PIERRE, S.D. (KELO) — Five straight months of double-digit increases in South Dakota sales tax collections had some of the state Council of Economic Advisors making educated guesses Tuesday about how high inflation might reach and how long it might last.
State Revenue Secretary Jim Terwilliger said the Federal Reserve board appears willing to accept 2% inflation, as the U.S. economy fights its way out of the COVID-19 slowdown amid massive injections of relief from Congress.
South Dakota state government alone has received more than $2 billion through two rounds of federal coronavirus relief, plus hundreds of millions of dollars more being pumped directly out to taxpayers, banks, schools and others.
“I think there’s a real threat of it,” Terwilliger said about inflation rising from a long slumber. But, he noted, state government’s economic forecasting consultant, IHS Global Insight, so far isn’t factoring it into forecasts.
University of South Dakota professor of economics Mike Allgrunn said he expects 5 to 6% inflation for the next two to four years.
David Chicoine of Brookings, a past president of South Dakota State University, wouldn’t go that far or that long. Chicoine estimated it would be 3 to 4% for the next two to three years.
John Hemmingstad, an investment company director from Elk Point, didn’t offer a number. He said inflation hasn’t shown yet in the bond markets or asset prices.
“We really don’t know. Inflation can be self-fulfilling,” Hemmingstad said.

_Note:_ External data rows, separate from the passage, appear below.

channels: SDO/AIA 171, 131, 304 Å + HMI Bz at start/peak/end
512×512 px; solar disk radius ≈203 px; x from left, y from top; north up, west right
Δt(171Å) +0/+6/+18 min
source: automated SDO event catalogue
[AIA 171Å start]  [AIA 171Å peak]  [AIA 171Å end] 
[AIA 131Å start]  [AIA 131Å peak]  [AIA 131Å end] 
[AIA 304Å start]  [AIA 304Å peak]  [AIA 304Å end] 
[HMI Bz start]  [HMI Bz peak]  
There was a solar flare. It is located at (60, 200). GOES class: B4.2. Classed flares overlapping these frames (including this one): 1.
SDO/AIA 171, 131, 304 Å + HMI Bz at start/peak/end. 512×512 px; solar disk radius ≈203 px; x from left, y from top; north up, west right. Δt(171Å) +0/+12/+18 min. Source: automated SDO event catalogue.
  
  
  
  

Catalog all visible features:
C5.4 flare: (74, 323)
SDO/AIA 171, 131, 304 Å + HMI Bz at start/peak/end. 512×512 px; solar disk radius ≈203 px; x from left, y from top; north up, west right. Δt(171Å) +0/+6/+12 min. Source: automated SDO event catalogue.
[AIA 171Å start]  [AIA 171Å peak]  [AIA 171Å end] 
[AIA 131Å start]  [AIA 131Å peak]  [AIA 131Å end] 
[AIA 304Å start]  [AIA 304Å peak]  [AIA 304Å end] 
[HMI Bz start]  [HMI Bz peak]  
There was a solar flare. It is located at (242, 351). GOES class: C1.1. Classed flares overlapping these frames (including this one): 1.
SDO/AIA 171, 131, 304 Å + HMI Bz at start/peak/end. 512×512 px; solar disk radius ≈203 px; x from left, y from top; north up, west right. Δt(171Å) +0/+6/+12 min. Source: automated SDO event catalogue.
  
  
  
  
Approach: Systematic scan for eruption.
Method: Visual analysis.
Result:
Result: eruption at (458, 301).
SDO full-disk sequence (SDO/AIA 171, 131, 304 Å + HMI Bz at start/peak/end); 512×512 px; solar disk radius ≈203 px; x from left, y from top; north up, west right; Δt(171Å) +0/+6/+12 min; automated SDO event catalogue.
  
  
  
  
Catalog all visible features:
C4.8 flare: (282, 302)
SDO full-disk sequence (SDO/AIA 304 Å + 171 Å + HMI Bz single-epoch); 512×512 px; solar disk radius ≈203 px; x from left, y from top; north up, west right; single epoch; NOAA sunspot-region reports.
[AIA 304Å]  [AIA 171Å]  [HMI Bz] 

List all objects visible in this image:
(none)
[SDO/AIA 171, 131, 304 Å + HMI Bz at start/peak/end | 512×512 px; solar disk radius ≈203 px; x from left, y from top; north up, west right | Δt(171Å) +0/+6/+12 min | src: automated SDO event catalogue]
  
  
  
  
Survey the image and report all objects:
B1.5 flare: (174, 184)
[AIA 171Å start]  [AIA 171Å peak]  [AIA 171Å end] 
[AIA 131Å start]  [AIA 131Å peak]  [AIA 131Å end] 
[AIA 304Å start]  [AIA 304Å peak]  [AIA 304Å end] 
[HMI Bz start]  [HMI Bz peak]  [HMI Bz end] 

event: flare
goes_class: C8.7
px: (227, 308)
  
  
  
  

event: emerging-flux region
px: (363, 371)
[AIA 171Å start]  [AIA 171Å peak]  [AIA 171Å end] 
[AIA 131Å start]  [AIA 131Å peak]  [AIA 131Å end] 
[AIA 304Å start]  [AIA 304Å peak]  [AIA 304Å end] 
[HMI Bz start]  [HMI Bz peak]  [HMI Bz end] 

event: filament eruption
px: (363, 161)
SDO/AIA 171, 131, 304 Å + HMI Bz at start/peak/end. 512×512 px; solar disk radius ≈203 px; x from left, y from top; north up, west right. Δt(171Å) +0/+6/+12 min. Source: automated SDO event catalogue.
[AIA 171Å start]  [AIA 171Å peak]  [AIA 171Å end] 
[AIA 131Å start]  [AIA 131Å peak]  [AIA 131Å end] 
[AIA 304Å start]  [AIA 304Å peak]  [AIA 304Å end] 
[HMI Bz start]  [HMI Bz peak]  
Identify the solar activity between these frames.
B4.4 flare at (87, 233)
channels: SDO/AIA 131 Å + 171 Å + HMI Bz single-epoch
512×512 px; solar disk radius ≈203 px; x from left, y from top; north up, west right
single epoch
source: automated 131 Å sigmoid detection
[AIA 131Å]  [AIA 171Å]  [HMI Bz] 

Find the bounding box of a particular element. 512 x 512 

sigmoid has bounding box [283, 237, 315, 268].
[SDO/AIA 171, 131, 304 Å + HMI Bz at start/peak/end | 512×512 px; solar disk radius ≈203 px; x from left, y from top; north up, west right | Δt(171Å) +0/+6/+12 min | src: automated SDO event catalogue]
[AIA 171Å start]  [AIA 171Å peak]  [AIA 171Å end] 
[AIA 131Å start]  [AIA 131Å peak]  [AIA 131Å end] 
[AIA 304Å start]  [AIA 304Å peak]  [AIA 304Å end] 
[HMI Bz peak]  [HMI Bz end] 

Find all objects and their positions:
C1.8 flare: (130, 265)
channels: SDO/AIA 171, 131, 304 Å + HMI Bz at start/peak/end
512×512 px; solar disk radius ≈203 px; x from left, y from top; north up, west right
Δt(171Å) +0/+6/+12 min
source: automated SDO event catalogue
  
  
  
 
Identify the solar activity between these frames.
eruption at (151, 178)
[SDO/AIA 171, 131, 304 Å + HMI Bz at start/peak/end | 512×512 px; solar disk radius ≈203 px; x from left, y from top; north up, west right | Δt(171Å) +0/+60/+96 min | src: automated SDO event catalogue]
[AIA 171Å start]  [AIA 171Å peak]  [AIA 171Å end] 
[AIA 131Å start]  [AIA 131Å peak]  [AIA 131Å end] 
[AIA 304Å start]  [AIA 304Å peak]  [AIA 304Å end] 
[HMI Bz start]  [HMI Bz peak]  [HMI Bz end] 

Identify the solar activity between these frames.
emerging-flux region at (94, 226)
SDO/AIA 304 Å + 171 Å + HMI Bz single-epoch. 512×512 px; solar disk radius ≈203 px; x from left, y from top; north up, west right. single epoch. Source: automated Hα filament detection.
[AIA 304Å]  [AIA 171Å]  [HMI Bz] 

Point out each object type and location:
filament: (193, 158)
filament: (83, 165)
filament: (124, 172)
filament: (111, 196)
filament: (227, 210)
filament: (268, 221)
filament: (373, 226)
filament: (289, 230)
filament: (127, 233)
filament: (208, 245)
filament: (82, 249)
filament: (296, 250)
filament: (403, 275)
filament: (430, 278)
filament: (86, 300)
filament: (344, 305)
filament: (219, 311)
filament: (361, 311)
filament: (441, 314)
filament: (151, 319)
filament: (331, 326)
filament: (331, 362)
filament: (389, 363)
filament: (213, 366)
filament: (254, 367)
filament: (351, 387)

What is clear is that South Dakota consumers haven’t sat on their pandemic payments from the federal government.
South Dakota sales and use tax collections grew by 13.9% during the recently completed fiscal year of July 2020 through June 2021, including nine months of 10% or more, according to numbers from the state Bureau of Finance and Management.
State economist Derek Johnson described the nearly 14% growth as “historic” and said the final four months of increases — March up 16.5%, April 25%, May 28% and June 19% — were “unprecedented.”
Collections for July 2021, covering sales from June, came in at 14.5% above the July 2020 growth of 10%.
Normally South Dakota’s sales tax collections grow 4 to 5% per year.
Secretary Terwilliger said non-farm income growth has been “a pretty good indicator” of sales tax growth. He doesn’t expect double-digit growth to last. “It doesn’t seem like it’s sustainable,” Terwilliger said.
Another theme that ran through the discussion Tuesday was the labor shortage throughout South Dakota and the nation.
Terwilliger said the McDonald’s restaurant in Pierre recently raised its offered starting wage to $15 from $13. Allgrunn said wage pressure foreshadows inflation. “It’s really hard to hire anybody, even for entry-level jobs, for less than $15 an hour,” Allgrunn said.
Hemmingstad said there is constant pressure to reduce jobs as labor costs go up. Chicoine said investors want to increase productivity of labor force.
The U.S. labor market was at a a 50-year low in unemployment before the pandemic spread in the early months of 2020, Allgrun said. Johnson said South Dakota had nearly 27,000 job openings, a record, as of August 11. Allgrunn said there were 3.6 to 4 job openings per unemployed person in the Great Plains region this summer.
“Something has changed here about the labor market,” Allgrunn said. On South Dakota’s unemployment rate of 2.9% for June being half of the US rate of 5.9%, he said South Dakota was “an outlier.”
Allgrunn showed there were large jumps in government transfers as part of nonfarm income nationally – 20% during pandemic compared to 16% pre-pandemic – and thinks that trend suggests South Dakota’s tax growth won’t be sustainable.
Allgrunn said South Dakota’s population and labor force increased more than the national average from 2010 to 2020. “So that’s something that bodes well for us,” he said. He added, “It’s going to be tight for a while, but growth prospects are strong.”
Another factor Tuesday was the drought that grips so much of South Dakota this summer. Dan Noteboom of Corsica, who’s made a career selling farm equipment, said the agriculture industry has low inventories of used and new tractors and various implements. He said that will affect state government through lower revenues from sales.
Noteboom said the cattle industry and crop producers are concerned about the lack of rain in many places and about inflation nationwide. “There’s a lot of uncertainty out there.”
He said equipment manufacturers are moving into autonomous technology — where the tractors drive themselves with a human being overseeing them — and it’s in part to offset skilled labor shortage.
“We’re seeing a real revolution in the ag sector right now that is going to have a major impact,” Noteboom said.